Podere 414 ist ein anerkannter Spitzenbetrieb für Rotweine der Herkunft Morellino und der Rebsorte Sangiovese in der Toskana. Das Weingut ist eines der wenigen Weingüter aus der Phalanx der 90iger Jahre-Neugründungswelle, das alle Kritiker voll und restlos überzeugt, das nicht auf Bordeaux-Rebsorten und Alltagsweißweine bzw. Rose-Weine setzt. 

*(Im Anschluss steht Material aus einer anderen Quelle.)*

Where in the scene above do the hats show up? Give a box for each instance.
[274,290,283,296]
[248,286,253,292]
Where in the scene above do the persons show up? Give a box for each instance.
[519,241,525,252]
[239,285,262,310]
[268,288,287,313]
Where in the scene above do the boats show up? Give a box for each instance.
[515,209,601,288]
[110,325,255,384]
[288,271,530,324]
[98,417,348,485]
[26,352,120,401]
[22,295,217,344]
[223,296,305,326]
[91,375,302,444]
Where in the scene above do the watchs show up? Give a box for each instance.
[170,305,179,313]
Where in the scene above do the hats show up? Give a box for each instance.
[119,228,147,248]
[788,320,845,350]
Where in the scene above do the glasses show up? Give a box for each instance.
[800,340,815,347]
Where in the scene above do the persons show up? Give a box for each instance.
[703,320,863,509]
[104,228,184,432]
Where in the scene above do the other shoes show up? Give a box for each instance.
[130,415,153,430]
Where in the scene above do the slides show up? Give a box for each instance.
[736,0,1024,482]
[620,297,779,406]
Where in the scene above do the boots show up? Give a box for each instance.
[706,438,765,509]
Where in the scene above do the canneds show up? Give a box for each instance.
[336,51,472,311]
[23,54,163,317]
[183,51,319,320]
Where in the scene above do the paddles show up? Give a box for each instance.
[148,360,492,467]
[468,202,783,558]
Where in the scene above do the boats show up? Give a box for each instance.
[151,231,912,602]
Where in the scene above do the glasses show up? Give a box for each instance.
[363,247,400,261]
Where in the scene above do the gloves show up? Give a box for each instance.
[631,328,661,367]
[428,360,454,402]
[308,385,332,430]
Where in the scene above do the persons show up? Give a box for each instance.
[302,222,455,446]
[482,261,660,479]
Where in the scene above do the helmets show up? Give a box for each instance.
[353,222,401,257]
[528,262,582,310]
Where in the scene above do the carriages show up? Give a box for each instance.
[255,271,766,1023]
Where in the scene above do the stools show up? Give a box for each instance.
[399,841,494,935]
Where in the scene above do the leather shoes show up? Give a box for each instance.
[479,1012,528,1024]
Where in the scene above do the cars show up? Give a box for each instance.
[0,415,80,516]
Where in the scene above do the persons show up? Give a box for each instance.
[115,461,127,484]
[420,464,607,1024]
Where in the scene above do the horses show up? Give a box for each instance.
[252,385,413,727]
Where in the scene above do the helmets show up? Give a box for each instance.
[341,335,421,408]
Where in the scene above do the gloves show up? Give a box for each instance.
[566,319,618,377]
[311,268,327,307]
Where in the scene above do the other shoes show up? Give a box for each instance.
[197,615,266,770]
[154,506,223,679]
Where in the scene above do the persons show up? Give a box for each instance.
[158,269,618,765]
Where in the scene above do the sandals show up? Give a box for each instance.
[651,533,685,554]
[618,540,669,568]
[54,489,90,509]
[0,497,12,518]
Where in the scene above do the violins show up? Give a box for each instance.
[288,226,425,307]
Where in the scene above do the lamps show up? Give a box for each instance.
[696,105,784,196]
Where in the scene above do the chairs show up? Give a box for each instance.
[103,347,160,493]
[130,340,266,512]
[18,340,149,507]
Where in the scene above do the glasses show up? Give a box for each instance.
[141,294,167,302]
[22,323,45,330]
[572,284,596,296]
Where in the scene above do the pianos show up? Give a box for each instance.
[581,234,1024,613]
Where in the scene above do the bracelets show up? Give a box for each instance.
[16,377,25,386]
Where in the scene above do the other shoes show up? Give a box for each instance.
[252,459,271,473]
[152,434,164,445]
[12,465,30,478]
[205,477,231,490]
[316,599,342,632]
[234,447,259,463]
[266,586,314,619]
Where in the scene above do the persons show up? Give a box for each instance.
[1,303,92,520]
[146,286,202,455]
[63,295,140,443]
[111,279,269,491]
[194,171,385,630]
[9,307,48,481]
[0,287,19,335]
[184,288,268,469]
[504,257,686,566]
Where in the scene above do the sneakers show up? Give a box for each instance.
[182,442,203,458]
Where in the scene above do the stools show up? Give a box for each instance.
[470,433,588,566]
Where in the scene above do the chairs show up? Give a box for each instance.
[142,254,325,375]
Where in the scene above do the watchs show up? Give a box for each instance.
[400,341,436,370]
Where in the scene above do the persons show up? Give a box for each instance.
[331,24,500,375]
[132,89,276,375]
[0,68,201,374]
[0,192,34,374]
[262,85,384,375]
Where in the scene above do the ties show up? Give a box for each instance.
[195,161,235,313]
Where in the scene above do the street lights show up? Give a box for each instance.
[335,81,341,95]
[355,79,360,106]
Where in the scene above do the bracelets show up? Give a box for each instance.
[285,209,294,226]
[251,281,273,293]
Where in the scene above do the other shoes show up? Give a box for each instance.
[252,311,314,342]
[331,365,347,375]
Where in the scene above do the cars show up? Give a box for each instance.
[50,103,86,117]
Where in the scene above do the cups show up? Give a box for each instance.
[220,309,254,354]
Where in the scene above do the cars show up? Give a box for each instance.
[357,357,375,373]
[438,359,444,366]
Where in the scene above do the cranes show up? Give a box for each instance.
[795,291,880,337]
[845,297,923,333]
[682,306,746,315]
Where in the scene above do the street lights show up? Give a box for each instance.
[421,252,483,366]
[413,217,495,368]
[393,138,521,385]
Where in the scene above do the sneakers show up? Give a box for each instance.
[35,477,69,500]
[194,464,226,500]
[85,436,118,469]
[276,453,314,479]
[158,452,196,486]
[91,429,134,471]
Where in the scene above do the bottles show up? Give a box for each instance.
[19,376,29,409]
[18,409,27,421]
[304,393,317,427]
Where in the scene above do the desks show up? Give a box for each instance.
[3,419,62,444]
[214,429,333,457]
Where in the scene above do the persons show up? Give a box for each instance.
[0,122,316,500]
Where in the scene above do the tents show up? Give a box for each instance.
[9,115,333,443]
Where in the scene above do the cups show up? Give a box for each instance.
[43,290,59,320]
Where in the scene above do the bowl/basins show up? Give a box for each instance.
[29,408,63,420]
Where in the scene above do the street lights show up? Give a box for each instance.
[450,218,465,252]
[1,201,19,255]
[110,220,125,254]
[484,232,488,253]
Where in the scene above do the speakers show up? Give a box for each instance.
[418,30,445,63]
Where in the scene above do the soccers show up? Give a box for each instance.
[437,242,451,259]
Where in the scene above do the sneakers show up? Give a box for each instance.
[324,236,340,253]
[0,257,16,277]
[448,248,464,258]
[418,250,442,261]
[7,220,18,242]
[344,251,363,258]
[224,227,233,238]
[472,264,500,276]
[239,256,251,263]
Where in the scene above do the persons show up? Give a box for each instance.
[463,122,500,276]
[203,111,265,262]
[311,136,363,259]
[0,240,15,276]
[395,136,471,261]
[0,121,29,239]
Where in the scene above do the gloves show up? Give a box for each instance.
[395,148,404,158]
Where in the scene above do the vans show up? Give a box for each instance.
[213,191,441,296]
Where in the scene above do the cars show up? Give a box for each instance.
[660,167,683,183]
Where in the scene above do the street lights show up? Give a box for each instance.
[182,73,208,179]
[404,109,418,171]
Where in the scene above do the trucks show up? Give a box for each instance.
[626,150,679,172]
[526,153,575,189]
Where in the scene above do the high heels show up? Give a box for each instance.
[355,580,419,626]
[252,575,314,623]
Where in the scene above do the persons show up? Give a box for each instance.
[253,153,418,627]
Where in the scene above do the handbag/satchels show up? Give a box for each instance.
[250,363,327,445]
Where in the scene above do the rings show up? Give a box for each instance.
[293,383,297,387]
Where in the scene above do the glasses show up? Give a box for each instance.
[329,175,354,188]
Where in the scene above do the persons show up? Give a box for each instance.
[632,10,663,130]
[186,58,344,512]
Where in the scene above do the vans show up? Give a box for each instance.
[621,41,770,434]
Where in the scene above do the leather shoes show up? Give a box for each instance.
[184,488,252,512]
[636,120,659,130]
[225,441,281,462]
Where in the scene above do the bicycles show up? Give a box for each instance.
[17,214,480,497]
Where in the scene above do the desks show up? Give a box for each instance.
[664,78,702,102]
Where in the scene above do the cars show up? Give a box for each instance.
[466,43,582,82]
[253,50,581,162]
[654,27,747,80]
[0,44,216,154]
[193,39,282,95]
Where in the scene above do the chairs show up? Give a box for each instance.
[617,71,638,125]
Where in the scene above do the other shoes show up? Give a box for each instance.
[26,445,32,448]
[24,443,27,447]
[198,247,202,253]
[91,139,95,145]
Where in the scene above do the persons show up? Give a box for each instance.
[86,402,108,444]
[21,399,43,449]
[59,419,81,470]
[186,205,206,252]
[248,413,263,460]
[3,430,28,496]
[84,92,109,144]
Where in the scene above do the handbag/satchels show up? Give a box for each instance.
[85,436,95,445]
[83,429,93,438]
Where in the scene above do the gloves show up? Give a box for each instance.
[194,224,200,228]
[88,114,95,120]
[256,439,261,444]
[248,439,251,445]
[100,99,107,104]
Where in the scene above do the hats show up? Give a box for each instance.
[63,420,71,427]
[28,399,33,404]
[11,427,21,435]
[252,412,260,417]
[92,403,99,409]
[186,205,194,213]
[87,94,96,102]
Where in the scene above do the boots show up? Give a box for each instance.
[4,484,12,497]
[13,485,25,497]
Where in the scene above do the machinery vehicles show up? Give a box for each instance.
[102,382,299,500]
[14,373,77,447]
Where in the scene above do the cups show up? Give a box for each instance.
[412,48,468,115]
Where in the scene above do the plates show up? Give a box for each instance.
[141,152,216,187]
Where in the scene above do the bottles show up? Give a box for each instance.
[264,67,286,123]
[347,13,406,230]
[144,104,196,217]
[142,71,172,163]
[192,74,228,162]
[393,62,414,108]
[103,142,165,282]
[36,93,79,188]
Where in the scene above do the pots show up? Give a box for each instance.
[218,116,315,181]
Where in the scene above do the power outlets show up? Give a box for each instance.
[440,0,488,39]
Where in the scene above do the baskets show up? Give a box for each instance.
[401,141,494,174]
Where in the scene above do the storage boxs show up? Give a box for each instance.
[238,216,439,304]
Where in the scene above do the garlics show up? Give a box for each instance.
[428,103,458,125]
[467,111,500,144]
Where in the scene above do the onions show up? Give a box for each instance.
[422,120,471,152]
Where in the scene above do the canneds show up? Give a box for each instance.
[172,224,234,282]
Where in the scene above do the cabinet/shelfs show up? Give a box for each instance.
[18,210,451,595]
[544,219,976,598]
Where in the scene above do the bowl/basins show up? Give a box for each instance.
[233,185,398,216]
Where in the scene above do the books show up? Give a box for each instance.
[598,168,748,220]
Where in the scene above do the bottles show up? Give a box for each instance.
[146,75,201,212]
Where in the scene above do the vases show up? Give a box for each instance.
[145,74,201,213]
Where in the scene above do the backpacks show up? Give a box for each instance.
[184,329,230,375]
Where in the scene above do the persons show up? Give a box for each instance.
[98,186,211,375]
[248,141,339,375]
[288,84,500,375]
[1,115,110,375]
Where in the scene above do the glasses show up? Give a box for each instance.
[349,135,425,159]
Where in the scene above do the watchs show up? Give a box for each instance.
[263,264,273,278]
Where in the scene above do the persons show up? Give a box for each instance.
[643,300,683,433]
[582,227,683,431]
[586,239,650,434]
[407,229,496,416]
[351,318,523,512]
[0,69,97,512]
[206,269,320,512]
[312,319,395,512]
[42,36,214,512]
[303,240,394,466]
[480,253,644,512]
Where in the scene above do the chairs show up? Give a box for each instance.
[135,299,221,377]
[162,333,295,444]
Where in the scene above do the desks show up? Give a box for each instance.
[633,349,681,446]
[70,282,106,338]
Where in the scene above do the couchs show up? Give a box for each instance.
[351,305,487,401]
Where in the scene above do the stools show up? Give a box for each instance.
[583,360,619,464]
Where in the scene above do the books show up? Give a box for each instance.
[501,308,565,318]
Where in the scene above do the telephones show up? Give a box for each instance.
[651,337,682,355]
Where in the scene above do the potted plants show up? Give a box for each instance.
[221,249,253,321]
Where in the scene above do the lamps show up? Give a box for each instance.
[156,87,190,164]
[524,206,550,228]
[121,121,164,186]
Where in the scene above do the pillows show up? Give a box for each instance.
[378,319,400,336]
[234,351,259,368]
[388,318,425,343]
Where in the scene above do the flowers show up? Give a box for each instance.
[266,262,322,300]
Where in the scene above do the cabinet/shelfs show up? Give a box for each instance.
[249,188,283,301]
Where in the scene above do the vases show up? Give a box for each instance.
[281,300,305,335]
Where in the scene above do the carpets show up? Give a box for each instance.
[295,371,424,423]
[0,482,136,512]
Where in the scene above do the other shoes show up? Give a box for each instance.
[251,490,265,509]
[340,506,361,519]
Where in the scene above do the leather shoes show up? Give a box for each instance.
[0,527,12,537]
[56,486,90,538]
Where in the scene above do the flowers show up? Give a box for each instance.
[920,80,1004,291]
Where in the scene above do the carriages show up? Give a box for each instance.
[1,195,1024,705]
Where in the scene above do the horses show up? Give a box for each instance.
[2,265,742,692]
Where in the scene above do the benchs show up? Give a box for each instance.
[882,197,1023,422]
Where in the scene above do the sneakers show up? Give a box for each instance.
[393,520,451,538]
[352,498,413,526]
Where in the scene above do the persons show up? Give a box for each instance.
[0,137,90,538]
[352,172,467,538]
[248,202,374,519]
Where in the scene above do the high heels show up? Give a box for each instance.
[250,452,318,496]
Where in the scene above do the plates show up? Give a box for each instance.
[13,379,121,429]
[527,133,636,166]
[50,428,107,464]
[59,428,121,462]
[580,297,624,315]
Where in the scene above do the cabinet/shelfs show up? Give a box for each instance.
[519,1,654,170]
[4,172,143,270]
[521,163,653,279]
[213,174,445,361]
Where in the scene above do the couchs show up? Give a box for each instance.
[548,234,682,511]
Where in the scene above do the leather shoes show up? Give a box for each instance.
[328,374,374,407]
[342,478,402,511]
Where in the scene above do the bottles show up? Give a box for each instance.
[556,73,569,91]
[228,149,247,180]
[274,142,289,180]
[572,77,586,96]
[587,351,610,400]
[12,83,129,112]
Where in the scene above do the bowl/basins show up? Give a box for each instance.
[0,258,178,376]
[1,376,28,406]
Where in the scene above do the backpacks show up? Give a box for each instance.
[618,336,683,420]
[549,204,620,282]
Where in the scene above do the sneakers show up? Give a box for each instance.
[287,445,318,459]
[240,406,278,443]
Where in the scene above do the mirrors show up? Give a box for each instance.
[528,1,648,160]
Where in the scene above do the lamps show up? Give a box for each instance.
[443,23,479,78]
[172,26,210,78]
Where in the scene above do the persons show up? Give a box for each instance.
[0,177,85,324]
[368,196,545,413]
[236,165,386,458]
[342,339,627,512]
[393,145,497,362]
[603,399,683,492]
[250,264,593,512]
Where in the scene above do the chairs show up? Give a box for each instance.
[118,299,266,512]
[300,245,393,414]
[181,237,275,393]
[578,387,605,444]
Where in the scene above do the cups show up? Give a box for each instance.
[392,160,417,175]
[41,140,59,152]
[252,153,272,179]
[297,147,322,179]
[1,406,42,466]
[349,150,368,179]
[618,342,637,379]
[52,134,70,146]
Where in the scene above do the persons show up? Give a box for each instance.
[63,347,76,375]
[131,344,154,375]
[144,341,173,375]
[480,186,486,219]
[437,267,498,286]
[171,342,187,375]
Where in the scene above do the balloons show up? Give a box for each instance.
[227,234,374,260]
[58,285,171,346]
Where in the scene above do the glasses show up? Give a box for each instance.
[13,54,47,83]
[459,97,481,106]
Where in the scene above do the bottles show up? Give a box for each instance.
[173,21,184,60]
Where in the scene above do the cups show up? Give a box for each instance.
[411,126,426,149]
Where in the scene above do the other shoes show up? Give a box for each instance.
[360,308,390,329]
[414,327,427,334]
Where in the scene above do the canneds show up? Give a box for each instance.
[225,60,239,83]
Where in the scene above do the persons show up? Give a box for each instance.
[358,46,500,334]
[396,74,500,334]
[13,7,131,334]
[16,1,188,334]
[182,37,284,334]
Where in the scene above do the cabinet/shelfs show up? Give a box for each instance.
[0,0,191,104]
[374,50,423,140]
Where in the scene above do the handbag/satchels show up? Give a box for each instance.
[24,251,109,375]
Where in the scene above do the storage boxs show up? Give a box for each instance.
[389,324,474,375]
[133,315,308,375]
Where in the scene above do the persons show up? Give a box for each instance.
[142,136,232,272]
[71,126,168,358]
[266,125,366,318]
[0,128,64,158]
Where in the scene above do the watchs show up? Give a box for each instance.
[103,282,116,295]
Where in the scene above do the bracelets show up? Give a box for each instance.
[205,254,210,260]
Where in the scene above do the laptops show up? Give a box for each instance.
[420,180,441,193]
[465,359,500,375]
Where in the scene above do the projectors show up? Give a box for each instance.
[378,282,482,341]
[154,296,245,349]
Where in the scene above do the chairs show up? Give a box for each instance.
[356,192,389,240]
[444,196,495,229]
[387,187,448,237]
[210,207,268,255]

Für mich sind die Rotweine von Simone Castelli ein sehr authentischer und echter Ausdruck des Terroirs in Manciano. Über Terroir und Kleinklimata zu reden, mag angesichts der benachbarten, historischen Weinanbaugebiete wie dem Chianti Classico oder dem Brunello di Montalcino etwas ambitioniert klingen, doch Simone kennt die Unterschiede seiner Maremma. Die Maremma sei sehr weitläufig, meint er, und in Scansano oder Magliano würden einfach andere Kleinklimata vorherrschen.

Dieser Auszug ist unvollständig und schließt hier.